Project 460500
UPTAKE: Using Personalized risk and digital tools to guide Transitions following Acute Kidney Events - A pragmatic randomized controlled trial in Connect Care
UPTAKE: Using Personalized risk and digital tools to guide Transitions following Acute Kidney Events - A pragmatic randomized controlled trial in Connect Care
Project Information
| Study Type: | Unclear |
| Research Theme: | Clinical |
Institution & Funding
| Principal Investigator(s): | Pannu, Neesh I; Wasylak, Tracy J; Birdsell, Dale C; Harrison, Tyrone; James, Matthew T |
| Co-Investigator(s): | Collister, David; Donald, Maoliosa (Mo); Dumanski, Sandi; Elliott, Meghan; Goodarzi, Zahra S; Klarenbach, Scott; Mitchell, J. Ross; Ravani, Pietro; Tsuyuki, Ross T; Wiebe, Natasha |
| Institution: | University of Alberta |
| CIHR Institute: | Health Services and Policy Research |
| Program: | |
| Peer Review Committee: | Team Grant: Transitions in Care - - Phase 2 |
| Competition Year: | 2022 |
| Term: | 4 yrs 0 mth |
Abstract Summary
Nearly one in ten people who are hospitalized in Canada develop a complication with sudden loss of kidney function, called acute kidney injury (AKI).

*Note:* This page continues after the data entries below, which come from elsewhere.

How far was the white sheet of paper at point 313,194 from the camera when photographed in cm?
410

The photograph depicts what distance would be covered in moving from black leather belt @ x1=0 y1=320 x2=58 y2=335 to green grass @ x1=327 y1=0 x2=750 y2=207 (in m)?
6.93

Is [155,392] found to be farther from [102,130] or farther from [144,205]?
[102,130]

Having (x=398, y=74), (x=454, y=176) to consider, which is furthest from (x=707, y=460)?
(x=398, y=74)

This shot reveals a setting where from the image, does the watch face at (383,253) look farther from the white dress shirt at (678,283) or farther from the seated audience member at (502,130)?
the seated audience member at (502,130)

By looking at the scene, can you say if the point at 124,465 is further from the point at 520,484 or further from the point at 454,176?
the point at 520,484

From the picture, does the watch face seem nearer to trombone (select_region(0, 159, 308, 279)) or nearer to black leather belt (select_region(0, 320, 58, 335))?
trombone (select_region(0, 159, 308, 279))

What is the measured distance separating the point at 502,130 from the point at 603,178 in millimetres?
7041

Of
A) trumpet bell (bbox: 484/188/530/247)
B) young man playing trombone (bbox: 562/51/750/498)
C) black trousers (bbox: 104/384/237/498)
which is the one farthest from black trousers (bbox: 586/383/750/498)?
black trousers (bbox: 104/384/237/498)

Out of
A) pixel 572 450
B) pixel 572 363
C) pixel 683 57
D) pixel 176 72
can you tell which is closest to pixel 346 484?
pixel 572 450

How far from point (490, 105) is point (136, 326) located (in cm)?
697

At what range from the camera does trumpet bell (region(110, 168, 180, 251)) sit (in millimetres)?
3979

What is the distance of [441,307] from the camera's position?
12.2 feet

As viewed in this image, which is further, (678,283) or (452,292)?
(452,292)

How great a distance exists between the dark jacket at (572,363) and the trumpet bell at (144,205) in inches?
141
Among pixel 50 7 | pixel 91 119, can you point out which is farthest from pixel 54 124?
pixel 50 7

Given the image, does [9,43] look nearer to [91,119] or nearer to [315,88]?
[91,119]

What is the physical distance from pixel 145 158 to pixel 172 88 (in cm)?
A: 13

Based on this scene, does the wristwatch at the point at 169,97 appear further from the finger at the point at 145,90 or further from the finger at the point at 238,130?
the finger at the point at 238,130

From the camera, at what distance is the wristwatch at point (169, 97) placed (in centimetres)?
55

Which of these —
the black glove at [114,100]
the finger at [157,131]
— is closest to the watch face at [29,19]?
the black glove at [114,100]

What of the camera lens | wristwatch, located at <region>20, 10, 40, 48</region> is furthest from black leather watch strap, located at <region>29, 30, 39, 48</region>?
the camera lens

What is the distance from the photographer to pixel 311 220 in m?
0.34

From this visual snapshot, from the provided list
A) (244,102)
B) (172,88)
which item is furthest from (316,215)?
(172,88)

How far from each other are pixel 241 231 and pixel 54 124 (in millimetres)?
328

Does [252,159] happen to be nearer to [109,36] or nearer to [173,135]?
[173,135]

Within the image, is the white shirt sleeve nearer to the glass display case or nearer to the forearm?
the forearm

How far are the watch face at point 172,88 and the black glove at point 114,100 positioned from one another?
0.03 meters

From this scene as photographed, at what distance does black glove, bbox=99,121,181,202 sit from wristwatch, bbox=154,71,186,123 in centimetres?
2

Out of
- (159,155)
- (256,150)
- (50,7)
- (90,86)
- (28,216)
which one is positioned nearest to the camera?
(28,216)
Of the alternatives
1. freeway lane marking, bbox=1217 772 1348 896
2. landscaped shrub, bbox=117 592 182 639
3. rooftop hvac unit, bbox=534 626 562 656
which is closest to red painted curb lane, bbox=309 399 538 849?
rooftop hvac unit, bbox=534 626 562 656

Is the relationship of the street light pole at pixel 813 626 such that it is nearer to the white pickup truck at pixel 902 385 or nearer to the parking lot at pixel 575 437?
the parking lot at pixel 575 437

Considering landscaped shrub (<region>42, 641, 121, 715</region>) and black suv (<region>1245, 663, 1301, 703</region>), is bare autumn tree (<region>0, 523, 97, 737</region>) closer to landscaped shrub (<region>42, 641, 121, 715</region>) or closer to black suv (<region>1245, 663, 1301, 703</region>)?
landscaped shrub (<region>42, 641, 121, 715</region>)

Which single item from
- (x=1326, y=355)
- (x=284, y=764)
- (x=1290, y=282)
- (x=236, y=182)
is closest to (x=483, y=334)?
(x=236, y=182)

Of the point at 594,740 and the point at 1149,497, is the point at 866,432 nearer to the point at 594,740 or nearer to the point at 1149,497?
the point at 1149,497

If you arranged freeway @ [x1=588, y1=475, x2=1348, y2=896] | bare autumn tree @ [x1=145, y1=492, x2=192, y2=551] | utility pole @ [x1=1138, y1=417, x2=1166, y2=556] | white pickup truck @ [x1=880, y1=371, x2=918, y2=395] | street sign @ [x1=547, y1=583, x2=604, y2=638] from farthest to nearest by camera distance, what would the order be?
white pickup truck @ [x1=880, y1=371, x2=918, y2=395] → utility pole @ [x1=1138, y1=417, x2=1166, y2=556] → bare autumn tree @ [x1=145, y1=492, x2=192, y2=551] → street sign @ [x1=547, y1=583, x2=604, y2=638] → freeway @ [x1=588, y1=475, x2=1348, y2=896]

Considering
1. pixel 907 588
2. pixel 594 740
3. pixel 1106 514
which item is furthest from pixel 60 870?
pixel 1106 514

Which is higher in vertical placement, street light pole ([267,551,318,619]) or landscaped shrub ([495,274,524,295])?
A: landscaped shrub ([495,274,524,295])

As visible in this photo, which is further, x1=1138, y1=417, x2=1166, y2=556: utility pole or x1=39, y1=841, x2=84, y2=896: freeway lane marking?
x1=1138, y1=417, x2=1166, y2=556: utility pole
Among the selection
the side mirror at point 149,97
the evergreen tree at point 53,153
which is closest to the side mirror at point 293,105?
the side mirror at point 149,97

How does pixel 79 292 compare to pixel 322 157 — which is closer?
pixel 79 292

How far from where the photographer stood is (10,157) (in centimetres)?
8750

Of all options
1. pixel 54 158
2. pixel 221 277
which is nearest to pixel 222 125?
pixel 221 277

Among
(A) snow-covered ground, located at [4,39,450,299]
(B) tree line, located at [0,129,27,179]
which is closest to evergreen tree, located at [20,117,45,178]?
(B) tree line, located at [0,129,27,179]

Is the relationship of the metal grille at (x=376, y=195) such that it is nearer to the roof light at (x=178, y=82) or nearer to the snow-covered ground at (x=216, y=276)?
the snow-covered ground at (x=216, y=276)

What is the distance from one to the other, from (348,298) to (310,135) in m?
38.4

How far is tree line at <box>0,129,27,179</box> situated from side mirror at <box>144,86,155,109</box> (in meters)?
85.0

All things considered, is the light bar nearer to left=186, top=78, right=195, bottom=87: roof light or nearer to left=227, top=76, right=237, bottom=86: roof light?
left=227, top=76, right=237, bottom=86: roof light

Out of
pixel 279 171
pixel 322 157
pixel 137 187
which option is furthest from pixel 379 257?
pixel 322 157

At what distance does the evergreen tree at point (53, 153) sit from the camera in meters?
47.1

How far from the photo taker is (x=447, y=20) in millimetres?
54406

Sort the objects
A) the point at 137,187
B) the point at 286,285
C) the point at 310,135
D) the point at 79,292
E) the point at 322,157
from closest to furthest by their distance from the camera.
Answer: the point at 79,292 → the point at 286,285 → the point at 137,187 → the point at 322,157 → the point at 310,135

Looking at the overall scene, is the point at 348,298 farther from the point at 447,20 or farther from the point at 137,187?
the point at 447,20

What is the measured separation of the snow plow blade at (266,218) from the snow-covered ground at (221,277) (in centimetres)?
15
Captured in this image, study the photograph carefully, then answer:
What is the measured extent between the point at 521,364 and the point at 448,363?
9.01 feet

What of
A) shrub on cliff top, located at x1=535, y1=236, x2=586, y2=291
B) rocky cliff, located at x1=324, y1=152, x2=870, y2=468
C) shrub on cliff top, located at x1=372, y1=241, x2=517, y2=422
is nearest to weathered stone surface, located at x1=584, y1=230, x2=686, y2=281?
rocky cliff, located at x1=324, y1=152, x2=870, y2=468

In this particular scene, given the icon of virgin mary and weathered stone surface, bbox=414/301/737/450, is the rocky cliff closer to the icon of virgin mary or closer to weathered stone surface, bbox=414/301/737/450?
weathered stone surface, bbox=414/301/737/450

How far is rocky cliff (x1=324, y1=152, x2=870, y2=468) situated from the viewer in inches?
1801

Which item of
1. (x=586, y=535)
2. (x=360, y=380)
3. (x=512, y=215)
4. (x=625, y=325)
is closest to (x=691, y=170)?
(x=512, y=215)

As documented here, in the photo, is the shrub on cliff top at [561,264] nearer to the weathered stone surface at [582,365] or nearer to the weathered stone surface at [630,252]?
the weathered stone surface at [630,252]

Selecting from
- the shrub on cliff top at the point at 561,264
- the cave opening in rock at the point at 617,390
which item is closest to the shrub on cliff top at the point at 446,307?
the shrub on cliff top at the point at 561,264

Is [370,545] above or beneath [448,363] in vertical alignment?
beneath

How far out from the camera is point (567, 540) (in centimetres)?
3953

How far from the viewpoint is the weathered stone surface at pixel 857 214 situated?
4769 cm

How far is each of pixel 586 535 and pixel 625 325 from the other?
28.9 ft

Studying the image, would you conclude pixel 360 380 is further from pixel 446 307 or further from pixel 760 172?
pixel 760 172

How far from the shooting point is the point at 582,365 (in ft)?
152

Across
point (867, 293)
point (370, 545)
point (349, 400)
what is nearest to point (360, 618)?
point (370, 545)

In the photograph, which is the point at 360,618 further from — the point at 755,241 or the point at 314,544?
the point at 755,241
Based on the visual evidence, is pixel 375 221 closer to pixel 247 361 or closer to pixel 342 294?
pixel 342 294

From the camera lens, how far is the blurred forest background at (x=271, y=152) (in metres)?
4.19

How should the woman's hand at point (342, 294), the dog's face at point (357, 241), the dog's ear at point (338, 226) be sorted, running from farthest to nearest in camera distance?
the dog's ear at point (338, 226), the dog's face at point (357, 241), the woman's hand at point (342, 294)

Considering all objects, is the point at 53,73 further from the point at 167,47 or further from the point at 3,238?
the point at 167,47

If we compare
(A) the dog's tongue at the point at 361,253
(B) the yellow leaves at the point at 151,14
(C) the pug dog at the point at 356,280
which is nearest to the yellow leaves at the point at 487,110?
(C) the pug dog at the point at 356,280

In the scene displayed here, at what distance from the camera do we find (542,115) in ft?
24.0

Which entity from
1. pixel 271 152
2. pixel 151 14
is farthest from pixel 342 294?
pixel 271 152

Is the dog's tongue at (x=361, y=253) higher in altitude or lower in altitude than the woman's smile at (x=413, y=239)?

AKI may lead to other severe health problems after discharge home, such as kidney failure requiring dialysis treatment, heart failure, heart attacks, stroke, and even premature death. Discharge from hospital to home can be a difficult transition where there are often gaps in identification, communication, care coordination, education, and planning of care for AKI. Our study team will co-design and evaluate a tailored post-discharge care plan that is based on the risk of later kidney problems and uses currently available, yet untapped digital innovation to improve the health and experience of people with AKI. This study will be built into Alberta's new provincial electronic health record, called Connect Care. Our plan is to use digital tools in Connect Care to identify all people in Alberta hospitals that have had an AKI event and are at increased risk of long-term complications. Half will randomly bed assigned to receive a tailored care plan based on their risk at hospital discharge while the other half will receive care as it is currently provided by their healthcare team. Connect Care will automatically calculate a patient's risk and report this risk in their chart along with recommendations for care. Our study team includes patients, healthcare providers, and health system decision makers needed to co-develop our proposed strategy and introduce the changes needed to deliver this intervention. We will study whether this strategy can reduce health problems that may happen after AKI including death, need for dialysis, heart attacks, and stroke. We will also determine if the approach improves patient experience during the transition from hospital to home. Our study has the potential to revolutionize how we care for people that leave hospital after having AKI.
No special research characteristics identified
This project does not include any of the advanced research characteristics tracked in our database.